ちなみに、2024年にPythonだけでアプリが作れるライブラリについての記事を投稿しました。
この記事の中でも触れた、Reflexというライブラリは、この記事で触れた技術を使っているがPythonだけでWebアプリが作れます。ちなみに、Next.js、FastAPI、Reactのコンポーネントライブラリ(ChakraUI、Radix)を内蔵しています。Reflexは、Amazon、NASA、DELL、IBM、SAMSUNGなどでも利用されているようです。
今後、Ruby、PHP、Python以外のプログラム言語でもこうしたフロントエンドとバックエンドを分けない、また、一つの言語でWebのUIを作れるライブラリはでてくるのではないでしょうか?
フレームワークやライブラリの変遷の背景
ここまでに言及したフレームワークやライブラリは、他のフレームワークやライブラリへ影響を与えたと思われる著名なものとなります。もちろん、私が現場でみてきたものであり、主観的な評価ではあります。

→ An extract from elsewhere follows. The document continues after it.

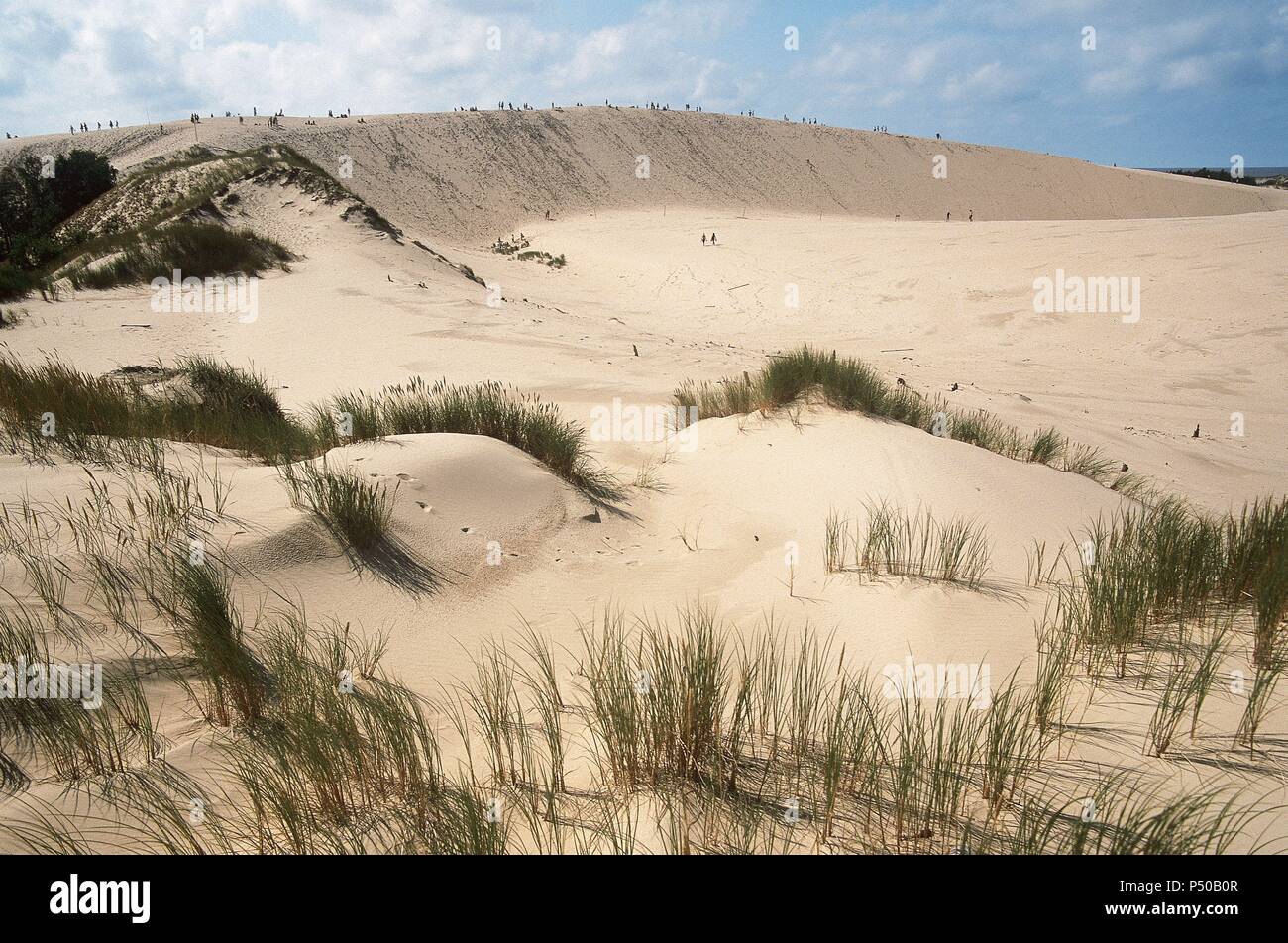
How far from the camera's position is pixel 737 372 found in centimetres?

また、ここに掲載していないが広く利用されているフレームワークやライブラリもあります。それについては、本文に少しずつ名前を記載しています。
さて、列挙したフレームワークやライブラリの変遷から、以下のような背景がうかがえます。
技術変遷の背景
・社会的にWebアプリへのニーズが高まり、システムが大規模化したり、様々な立場のユーザーが増えて、ビジネスで利用されることが増えてきた。
・大規模システムを、パーツにわけて開発する必要性が出てきた。
・Webアプリが様々な立場のユーザーに使われたり、Webサイトが商品やサービスの売り込みに使われた。これにより、分かりやすく、訴求力のあるデザインが求められた。

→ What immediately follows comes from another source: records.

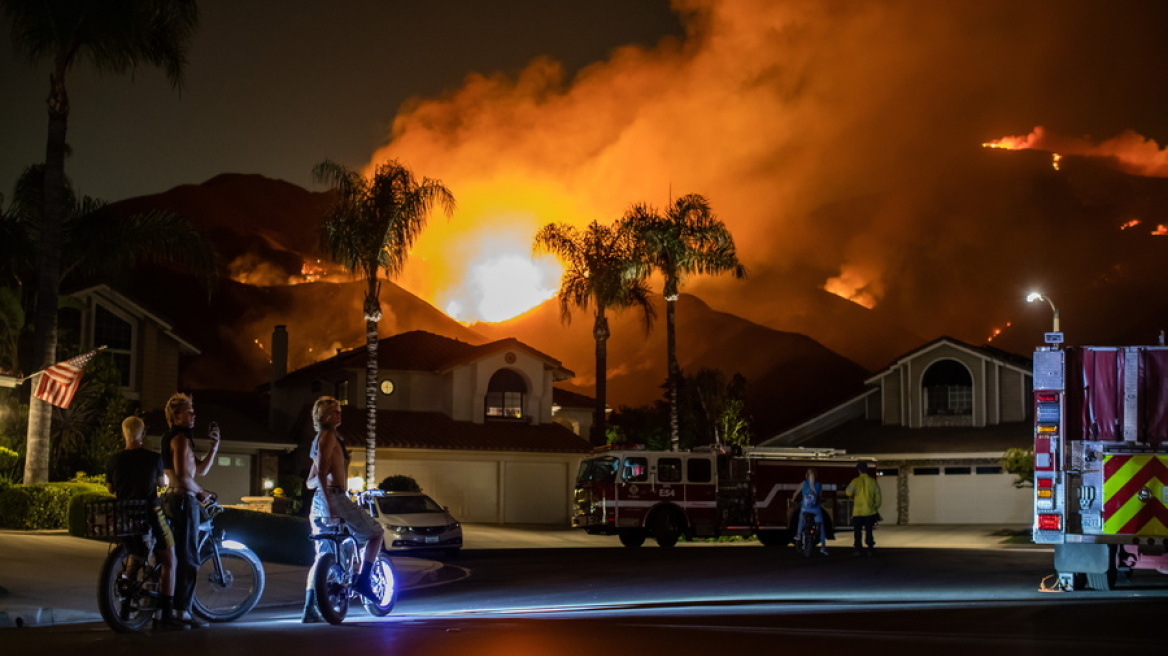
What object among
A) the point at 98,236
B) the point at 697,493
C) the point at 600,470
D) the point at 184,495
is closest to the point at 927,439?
the point at 697,493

・上記のニーズを満たすために、複雑化したシステム開発をできるだけ簡易化したり、効率化する方法が模索された。
2023年~2025年の技術動向を見ていた感じ、Webのフレームワークやライブラリについてはあまり変化はないように思いました。もちろん、各フレームワークやライブラリ内での変化はありましたが、フレームワークやライブラリ自体の世代交代のようなものはないように思います。
2024年以降は、生成AIによるAI駆動開発に関心が移ってしまったのも変化が見られない要因かもしれません。